Consignes et exercices
- a) Dans le passage sur l'Olympic Bravery, qui est nommé comme l'armateur du pétrolier ?
- b) Reprenez le passage sur l'Olympic Bravery et prolongez-le à partir de sa dernière phrase.

Texte de l'exercice
Depuis bien des décennies le monde maritime moderne est continuellement la cible de bobards, ces nouvelles infectes qui traînent dans la boue bon nombre de capitaines pris pour des boucs émissaires idéaux.
Tordons le cou à ces informations mensongères les plus diffamantes. Et plus particulièrement celles concernant les échouements de l'Olympic Bravery et de l'Amoco Cadiz. Ces fausses informations ont la vie dure et perdurent encore, plus de quarante années après !
Alors remontons le temps et rappelons tout d'abord l'odyssée du supertanker grec, l'Olympic Bravery au début de l'année 1976.
Flambant neuf, le pétrolier quitte les Chantiers de l'Atlantique de Saint-Nazaire qui l'ont construit et escale à Brest. Hélas pas d'affrètement en vue. Aristote Onassis, son armateur retarde au maximum la livraison puis décide de le désarmer dans un fjord norvégien, en attente de jours meilleurs, plus rentables.

Données fournies
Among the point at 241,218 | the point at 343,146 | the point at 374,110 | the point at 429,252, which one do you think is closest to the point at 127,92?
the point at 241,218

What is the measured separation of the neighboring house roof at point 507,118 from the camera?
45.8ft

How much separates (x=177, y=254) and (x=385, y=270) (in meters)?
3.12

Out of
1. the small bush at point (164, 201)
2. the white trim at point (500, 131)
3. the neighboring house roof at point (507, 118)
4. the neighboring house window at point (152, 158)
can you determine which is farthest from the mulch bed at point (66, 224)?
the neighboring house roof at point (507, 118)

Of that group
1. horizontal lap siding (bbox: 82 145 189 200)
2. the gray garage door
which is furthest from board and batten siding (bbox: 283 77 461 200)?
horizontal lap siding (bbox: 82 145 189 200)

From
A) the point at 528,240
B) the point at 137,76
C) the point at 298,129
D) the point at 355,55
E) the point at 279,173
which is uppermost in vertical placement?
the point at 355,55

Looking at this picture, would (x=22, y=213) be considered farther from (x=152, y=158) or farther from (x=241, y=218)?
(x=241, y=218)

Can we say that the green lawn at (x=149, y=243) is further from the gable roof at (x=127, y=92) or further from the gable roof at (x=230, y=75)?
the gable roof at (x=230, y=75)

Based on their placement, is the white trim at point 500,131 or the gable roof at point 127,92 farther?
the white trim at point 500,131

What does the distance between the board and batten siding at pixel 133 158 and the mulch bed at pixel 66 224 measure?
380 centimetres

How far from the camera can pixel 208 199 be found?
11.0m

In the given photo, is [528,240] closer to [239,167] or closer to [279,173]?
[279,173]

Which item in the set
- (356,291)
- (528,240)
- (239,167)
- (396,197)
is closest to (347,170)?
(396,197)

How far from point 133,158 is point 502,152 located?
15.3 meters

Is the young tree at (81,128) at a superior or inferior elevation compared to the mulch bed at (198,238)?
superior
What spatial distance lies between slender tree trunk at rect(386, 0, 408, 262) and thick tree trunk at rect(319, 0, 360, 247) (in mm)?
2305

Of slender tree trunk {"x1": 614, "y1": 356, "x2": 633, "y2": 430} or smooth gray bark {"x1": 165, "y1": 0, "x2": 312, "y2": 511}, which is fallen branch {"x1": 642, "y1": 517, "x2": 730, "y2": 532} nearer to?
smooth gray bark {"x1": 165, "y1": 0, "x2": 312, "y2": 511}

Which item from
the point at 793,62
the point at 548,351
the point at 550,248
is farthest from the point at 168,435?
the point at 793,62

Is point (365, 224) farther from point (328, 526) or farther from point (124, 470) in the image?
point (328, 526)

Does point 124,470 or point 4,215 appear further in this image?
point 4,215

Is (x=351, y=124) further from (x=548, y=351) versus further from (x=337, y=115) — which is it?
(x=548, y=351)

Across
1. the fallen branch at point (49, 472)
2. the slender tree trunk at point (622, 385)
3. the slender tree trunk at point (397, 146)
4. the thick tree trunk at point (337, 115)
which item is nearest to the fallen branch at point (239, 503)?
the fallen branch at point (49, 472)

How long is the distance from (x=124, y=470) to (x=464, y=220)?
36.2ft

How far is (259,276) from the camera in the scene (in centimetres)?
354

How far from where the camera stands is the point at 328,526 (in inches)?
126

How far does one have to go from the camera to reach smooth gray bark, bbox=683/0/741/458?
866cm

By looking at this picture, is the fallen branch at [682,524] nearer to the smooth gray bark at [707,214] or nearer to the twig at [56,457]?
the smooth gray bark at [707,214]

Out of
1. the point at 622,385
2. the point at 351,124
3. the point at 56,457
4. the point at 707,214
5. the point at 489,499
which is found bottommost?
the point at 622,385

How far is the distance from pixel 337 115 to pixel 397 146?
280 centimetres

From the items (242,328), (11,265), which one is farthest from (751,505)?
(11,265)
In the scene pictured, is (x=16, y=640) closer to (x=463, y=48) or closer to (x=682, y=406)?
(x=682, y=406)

Résultats de l'exercice
- a) Aristote Onassis.

- b)
L'Olympic Bravery appareille du port du Ponant en soirée du 23 janvier 1976 après relève d'équipage complète. Gros temps en mer d'Iroise, vent mauvais de noroît force 7 à 8 Beaufort, mer très forte à grosse. Le géant de 330 mètres de long est lège, vide de toute cargaison, mises à part 1 200 tonnes de fuel lourd nécessaires à sa propulsion. Cette dernière a des ratés en cours de route. Suite à des alarmes de niveaux bas dans les chaudières Foster-Wheeler, de nombreux black-outs se produisent. La progression du supertanker est ralentie.
Puis c'est la panne totale en s'engageant de nuit dans le dispositif de séparation du trafic tracé à seulement cinq milles nautiques de l'île d'Ouessant.

 

Vents et courants drossent rapidement l'Olympic Bravery à la côte. Et au lever du jour, quelle ne fut la stupeur du gardien du sémaphore du Créac'h, en ouvrant ses volets, de découvrir ce grand bateau blanc, comme accosté, sans gîte, au pied du grand phare ouessantin !
Un mot terrible circula aussitôt dans les médias : baraterie ! L'insinuation, l'infamie suprême pour un marin, selon lesquelles le commandant Stirios aurait, de son plein gré, sur ordre de son armateur, dirigé son navire sur les roches pour escroquer l'assurance ! Cette nouvelle infecte perdure encore, quarante-deux ans après le naufrage !...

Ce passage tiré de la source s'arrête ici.